Date
8 December 2016
Plants growing on rooftops could cause structural damage to buildings. In some cases, this is being done intentionally, according to legislator Jeremy Tam (inset). Photos: Facebook/Jeremy Tam, HKEJ
Plants growing on rooftops could cause structural damage to buildings. In some cases, this is being done intentionally, according to legislator Jeremy Tam (inset). Photos: Facebook/Jeremy Tam, HKEJ

Lawmaker exposes sinister tactics in building repossessions

Investors engaged in buying old residential buildings at auctions are using sinister tactics to force tenants out and get a good price.

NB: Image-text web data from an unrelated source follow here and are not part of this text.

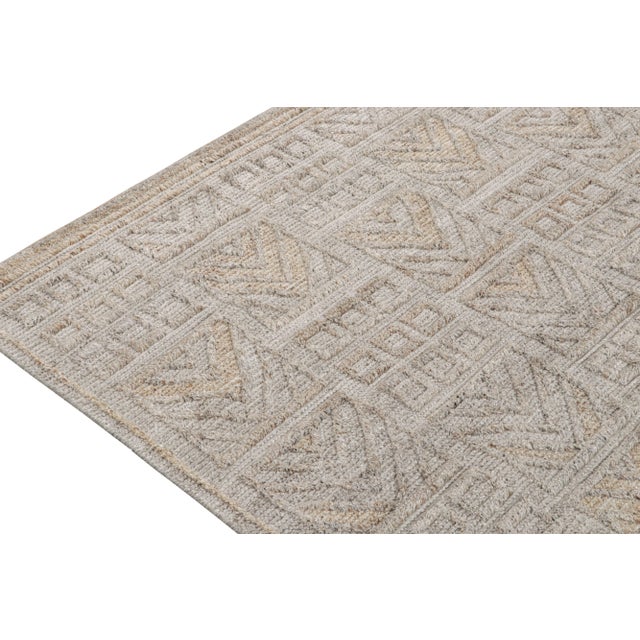 Contemporary Rug & Kilim’s Scandinavian Rug Indoor/Outdoor Rug With Gray Geometric Pattern - 12'x16' For Sale - Image 3 of 7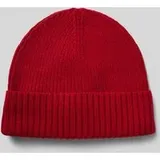 Beanie mit Kaschmir-Anteil, Dunkelrot, 1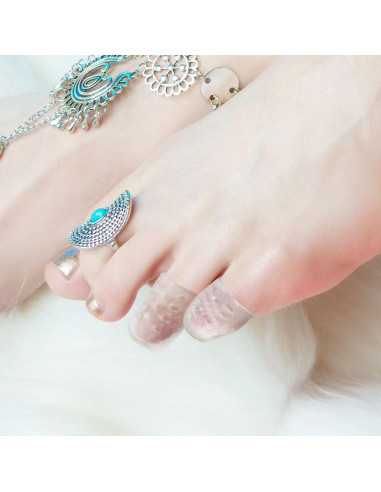 Calcetines Hidratantes para Talones y Dedos - Gel Suave Negro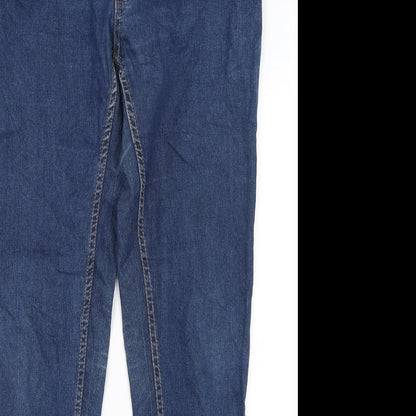 Womens UK Size 10 Preworn Regular Fit Straight Blue Jeans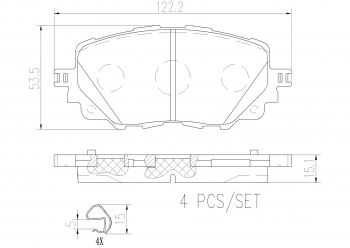 Disc Brake Pad Set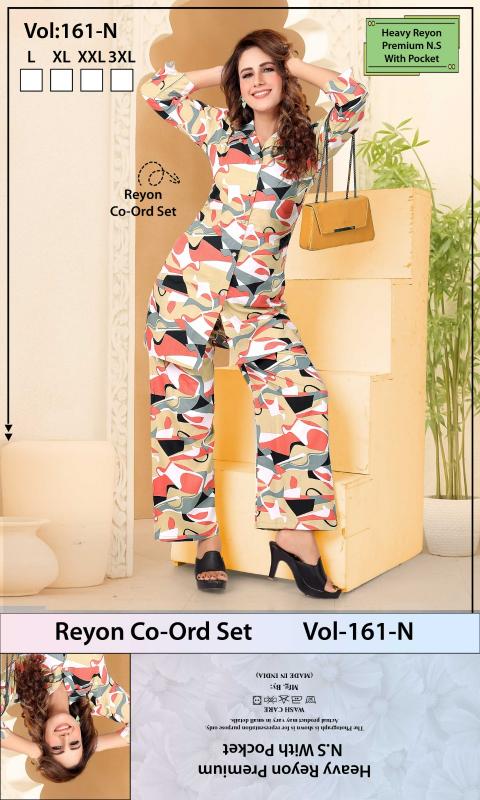 Summer Special VOL.Co-Ord Set JC- 161 N catalog co ord set style night dress 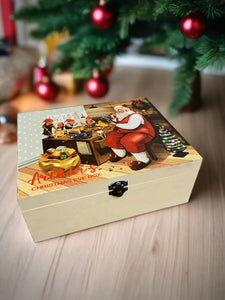 Wooden personalised Santa’s workshop Christmas Eve box - Laser LLama Designs Ltd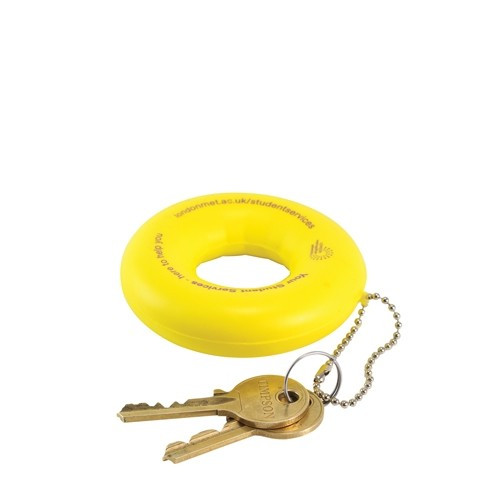 Custom Printed Stress Life Ring Keyring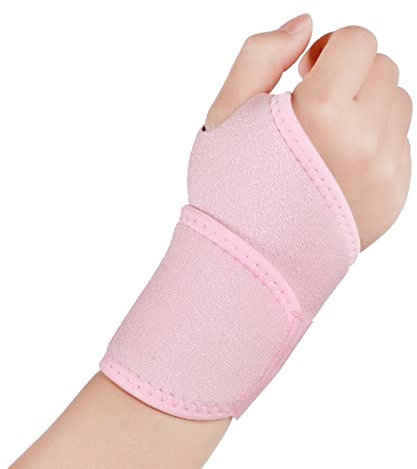 yeloumiss Handgelenkstütze Sport Elastische Handgelenkbandage Handgelenk Unterstützung Verstellbare Handbandage für Sport Schutz und Alltag Einheitsgröße für Linke oder Rechte Hand 1 Stücke (Rosa)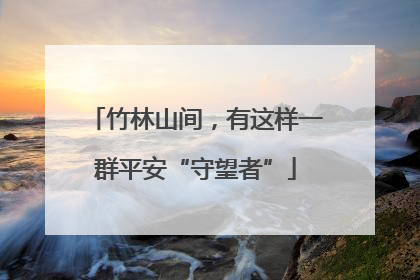 竹林山间，有这样一群平安“守望者”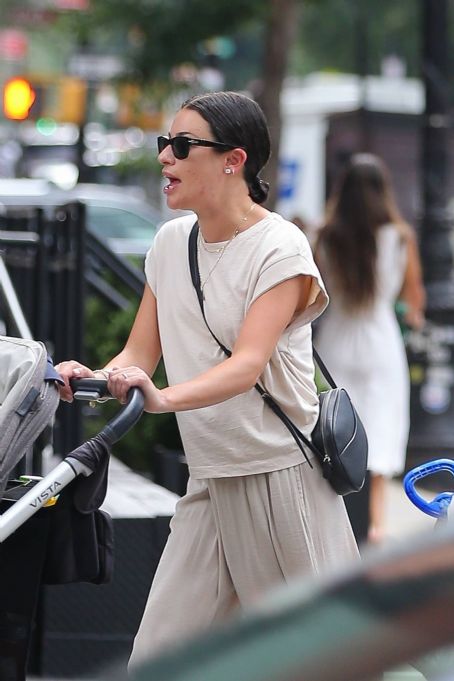 Lea Michele – Is having a  casual stroll while in New York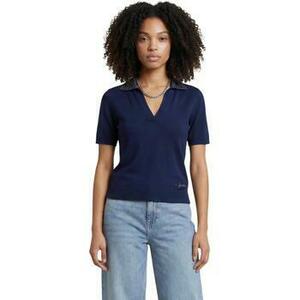 Rövid ujjú pólók Guess SS RHINESTONES POLO STORMI SWT W6GR03 Z0583 kép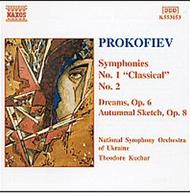 Prokofiev - Symphonies nos.1 & 2, Dreams, Autumnal Sketches | Naxos 8553053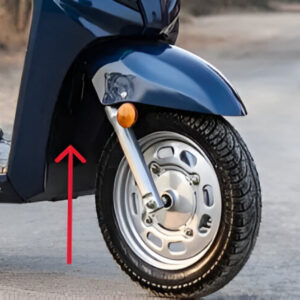 Under Cover Black NH1 For Honda Activa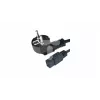 Stroomkabel CEE 7/7 - IEC 320 C19 16A VDE 1,8M zwart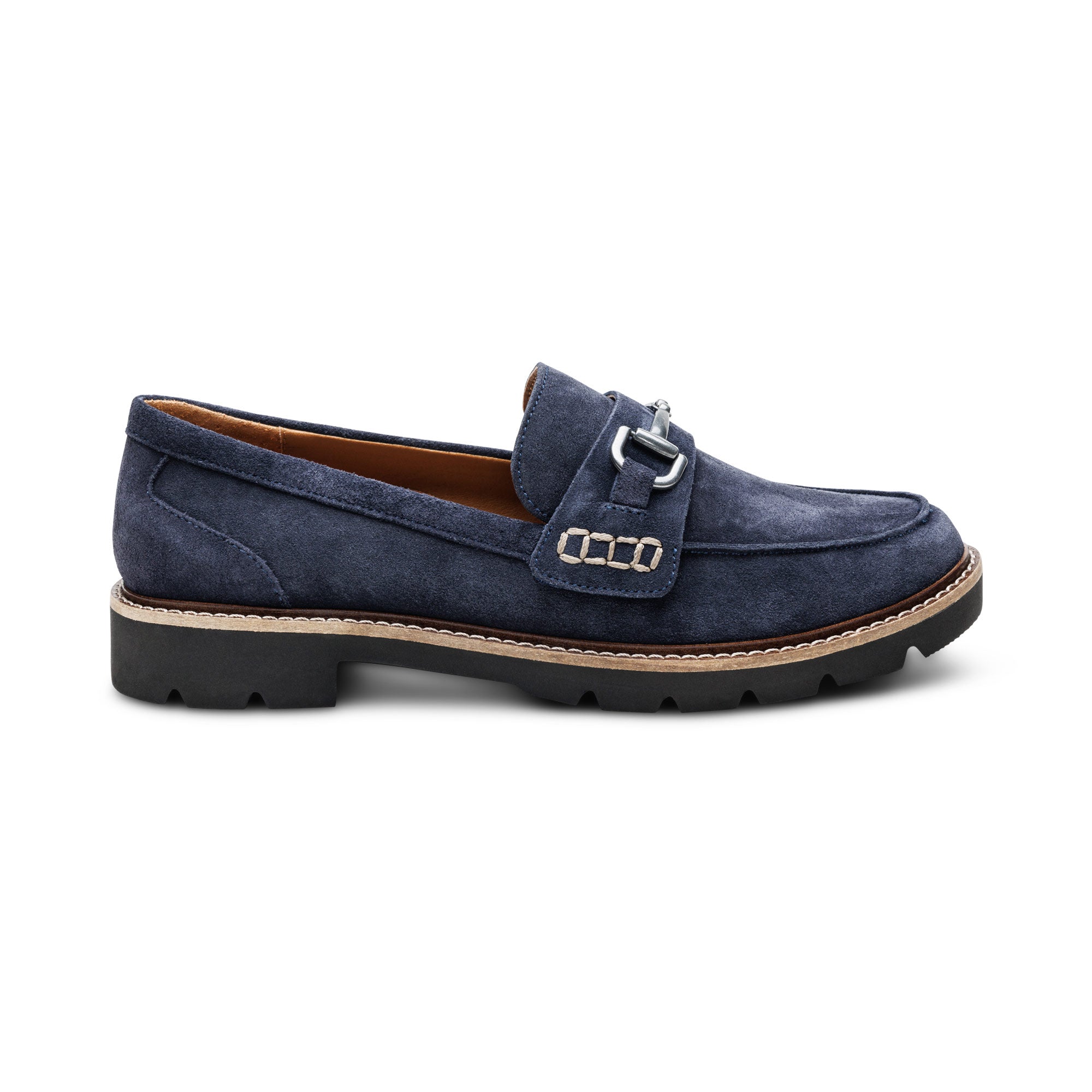 Aetrex Collette women's casual shoe in Navy Suede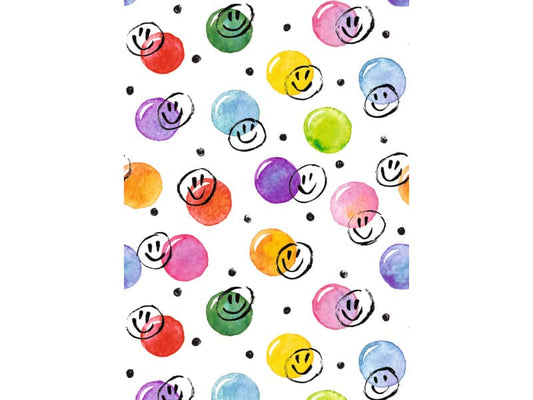 Carta da regalo Kartos Everyday 70x100 cm mod. Smile e Bolle Conf. 10 fogli - 18868200B10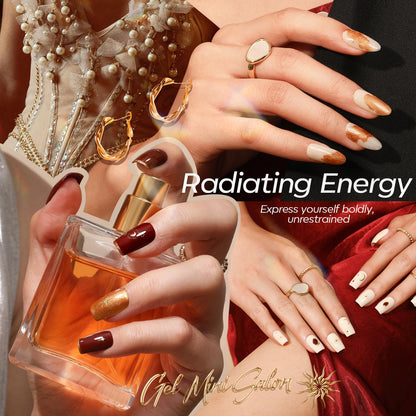 Gel Nail Polish Kit with UV Light & Accessories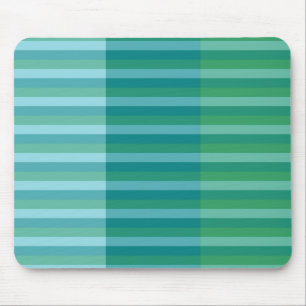 Tanager Turquoise, Teal Blue and Kelly Green Line Mouse Pad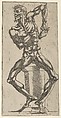 Naked Figure leaning on a Pedestal, Juste de Juste French, born Italy, Etching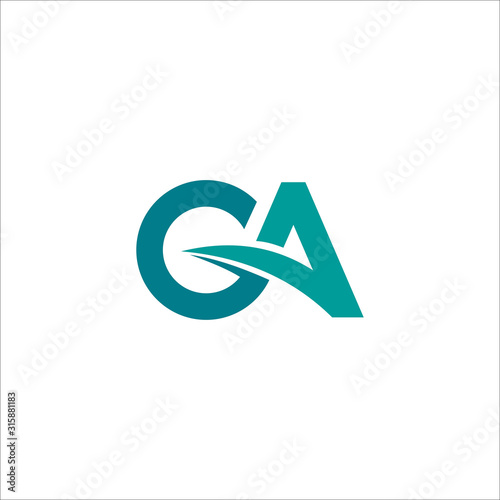 Initial letter ga or ag logo vector design templates photo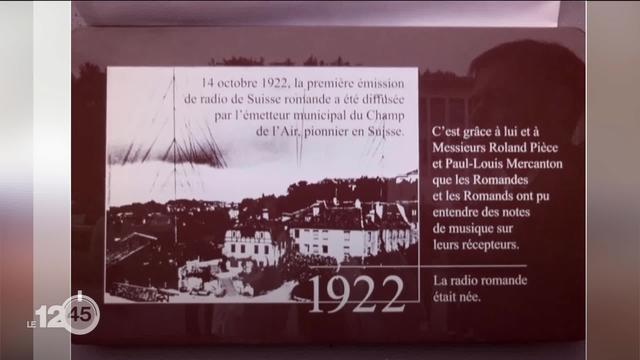 Une plaque commémorative a été posée samedi sur les hauts de Lausanne, à l'occasion de la commémoration des 100 ans de la radio en Suisse romande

The evictions are intended to enable them to avoid paying hefty compensation, news website hk01.com reports, citing lawmaker Jeremy Tam.

The tactics don’t involve intimidation but an intentional attempt to cause damage to the buildings, according to the newly elected Civic Party legislator.

He said some people have been seen planting seeds on rooftops, purportedly to cause damage to the waterproof layers when the roots and stems of the plants grow through the cracks.

Tam said the activity is clearly aimed at causing structural damage.

The building in question is a 50-year-old, nine-story, tenement block on Hong Kong Island. 

So Yiu-kwan, an expert in structural engineering, said water that seeps through the waterproof layer could speed up rusting of reinforcing steel bars.

Fixing it will cost a fortune, So said.

He said a similar case in which plants were used to cause damage occurred in a building in Sheung Wan in 2013.

Tam said the investors could use the damage as an excuse to suppress compensation to existing tenants and force the landlords to sell the property cheaply, according to Apple Daily.  

Tam said building owners should watch out for strangers to protect their property.

Also, they should pay more attention to abnormal plant growth on rooftops, he said.